“It’s also comparable to carbon fibre, but much less expensive… It is both strong and tough, which is a combination not usually found in nature.”
It takes 10 times more energy to fracture than natural wood and the material can even be bent and moulded at the beginning of the process.
The team also tested the new wood material by shooting bullet-like projectiles at it, which were stopped partway through.
It means soft woods like pine or balsa, which are fast growing could replace slower-growing but denser woods like teak in furniture or buildings.
The development is a promising route to the design of sustainable, environmentally-friendly lightweight but high performance structural materials, with many potential applications.
"This kind of wood could be used in cars, airplanes, buildings - any application where steel is used," Hu said.
The study reveals the subtle balance between hydrogen bonding and the adhesion imparted by polyphenolic compounds.
Hu's research has explored the capacities of wood's natural nanotechnology.
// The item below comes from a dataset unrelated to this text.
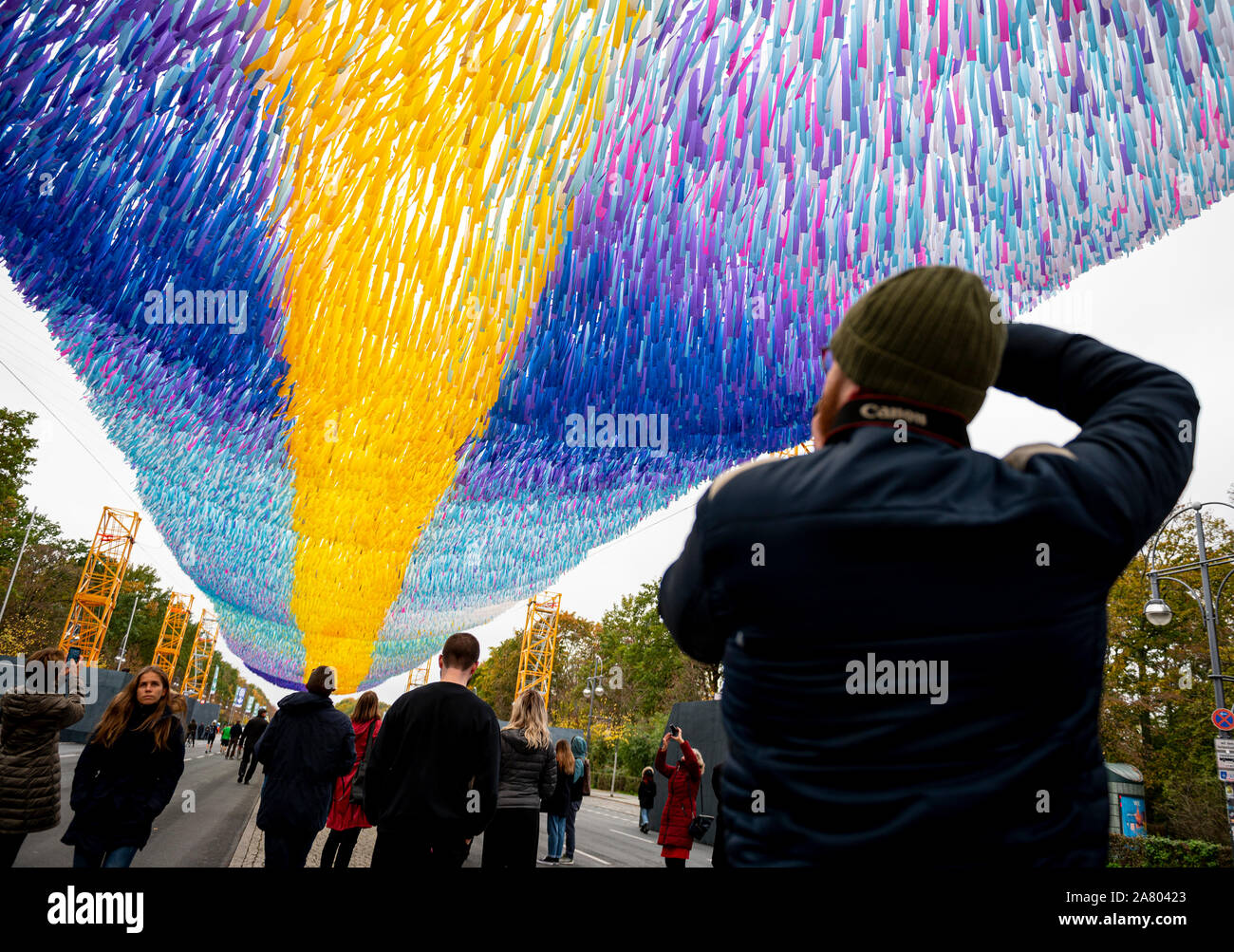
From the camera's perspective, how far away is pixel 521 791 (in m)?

They previously made a range of emerging technologies out of nanocellulose related materials such as super clear paper for replacing plastic; photonic paper for improving solar cell efficiency by 30%; a battery and a supercapacitor out of wood; and solar water desalination for drinking and specifically filtering out toxic dyes. These wood-based emerging technologies are being commercialized through a UMD spinoff company, Inventwood LLC.